[What you have to do]: Lines from the one containing "From the camera, how" through the end of the data are to be returned exactly, and no others.

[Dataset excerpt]
----

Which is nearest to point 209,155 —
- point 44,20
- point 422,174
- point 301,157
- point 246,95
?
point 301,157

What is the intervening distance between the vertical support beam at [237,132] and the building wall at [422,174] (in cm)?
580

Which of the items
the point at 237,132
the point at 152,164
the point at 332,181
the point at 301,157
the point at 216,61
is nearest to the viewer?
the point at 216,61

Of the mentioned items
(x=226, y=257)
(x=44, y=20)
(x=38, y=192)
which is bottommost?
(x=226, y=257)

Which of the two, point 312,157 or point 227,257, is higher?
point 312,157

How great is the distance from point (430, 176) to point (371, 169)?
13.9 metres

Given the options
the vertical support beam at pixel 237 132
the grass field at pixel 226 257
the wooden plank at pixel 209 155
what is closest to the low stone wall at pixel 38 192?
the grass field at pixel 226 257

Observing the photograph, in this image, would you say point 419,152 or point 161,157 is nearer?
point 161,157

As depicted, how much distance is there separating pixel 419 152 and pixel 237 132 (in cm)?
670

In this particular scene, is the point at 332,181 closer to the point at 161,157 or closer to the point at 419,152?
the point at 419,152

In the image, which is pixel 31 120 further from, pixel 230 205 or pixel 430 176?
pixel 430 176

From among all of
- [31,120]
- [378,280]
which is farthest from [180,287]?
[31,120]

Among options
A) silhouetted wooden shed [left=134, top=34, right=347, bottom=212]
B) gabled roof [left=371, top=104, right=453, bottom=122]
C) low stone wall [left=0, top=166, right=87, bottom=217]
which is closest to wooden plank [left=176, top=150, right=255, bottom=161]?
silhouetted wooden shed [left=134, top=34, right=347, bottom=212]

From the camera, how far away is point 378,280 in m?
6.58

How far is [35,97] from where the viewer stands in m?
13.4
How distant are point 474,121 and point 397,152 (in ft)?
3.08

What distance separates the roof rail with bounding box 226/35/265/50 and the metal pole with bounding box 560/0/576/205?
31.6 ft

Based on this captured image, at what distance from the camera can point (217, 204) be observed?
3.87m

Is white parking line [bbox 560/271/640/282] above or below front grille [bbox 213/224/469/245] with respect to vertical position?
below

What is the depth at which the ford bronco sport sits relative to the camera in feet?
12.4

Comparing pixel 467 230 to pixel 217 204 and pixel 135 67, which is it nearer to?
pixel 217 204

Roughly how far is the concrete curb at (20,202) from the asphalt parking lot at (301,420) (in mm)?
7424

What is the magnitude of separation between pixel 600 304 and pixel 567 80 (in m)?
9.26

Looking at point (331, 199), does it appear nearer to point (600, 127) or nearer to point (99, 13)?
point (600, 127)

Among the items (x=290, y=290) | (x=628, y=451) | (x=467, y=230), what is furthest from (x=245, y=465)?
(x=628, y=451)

----

[Solved problem]:
From the camera, how far away is point 378,280 in m?
6.58

How far is [35,97] from where the viewer stands in m?
13.4
How distant are point 474,121 and point 397,152 (in ft)?
3.08

What distance separates the roof rail with bounding box 226/35/265/50 and the metal pole with bounding box 560/0/576/205?
31.6 ft

Based on this captured image, at what distance from the camera can point (217, 204) be observed?
3.87m

Is white parking line [bbox 560/271/640/282] above or below front grille [bbox 213/224/469/245] with respect to vertical position?
below

What is the depth at which the ford bronco sport sits relative to the camera in feet?
12.4

Comparing pixel 467 230 to pixel 217 204 and pixel 135 67, which is it nearer to?
pixel 217 204

Roughly how far is the concrete curb at (20,202) from the asphalt parking lot at (301,420) (in mm)?
7424

What is the magnitude of separation between pixel 600 304 and pixel 567 80 (in m)?
9.26

Looking at point (331, 199), does it appear nearer to point (600, 127) or nearer to point (99, 13)?
point (600, 127)

Among the items (x=290, y=290) | (x=628, y=451) | (x=467, y=230), what is furthest from (x=245, y=465)?
(x=628, y=451)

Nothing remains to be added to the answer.